§ What is asked:
Print the listing below in its entirety, character for character.

§ Given information:
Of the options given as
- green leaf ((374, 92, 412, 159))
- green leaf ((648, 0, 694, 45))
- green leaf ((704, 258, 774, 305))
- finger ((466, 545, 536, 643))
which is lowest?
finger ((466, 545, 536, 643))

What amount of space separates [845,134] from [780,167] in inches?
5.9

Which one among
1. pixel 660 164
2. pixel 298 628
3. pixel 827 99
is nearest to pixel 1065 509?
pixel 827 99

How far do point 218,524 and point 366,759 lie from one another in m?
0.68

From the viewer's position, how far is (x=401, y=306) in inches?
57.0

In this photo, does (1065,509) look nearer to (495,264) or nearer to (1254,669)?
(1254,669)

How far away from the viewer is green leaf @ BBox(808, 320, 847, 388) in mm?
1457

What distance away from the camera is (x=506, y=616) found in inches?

§ Answer to this problem:
Of the options given as
- green leaf ((374, 92, 412, 159))
- green leaf ((648, 0, 694, 45))
- green leaf ((704, 258, 774, 305))
- finger ((466, 545, 536, 643))
which is lowest?
finger ((466, 545, 536, 643))

What amount of space separates [845,134] from [780,167] in inches?
5.9

Which one among
1. pixel 660 164
2. pixel 298 628
3. pixel 827 99
is nearest to pixel 1065 509?
pixel 827 99

How far do point 218,524 and point 366,759 lie from one another in m?
0.68

From the viewer's position, how far is (x=401, y=306) in inches?
57.0

In this photo, does (1065,509) look nearer to (495,264) or nearer to (1254,669)?
(1254,669)

How far away from the viewer is green leaf @ BBox(808, 320, 847, 388) in mm?
1457

What distance away from the camera is (x=506, y=616) found in inches?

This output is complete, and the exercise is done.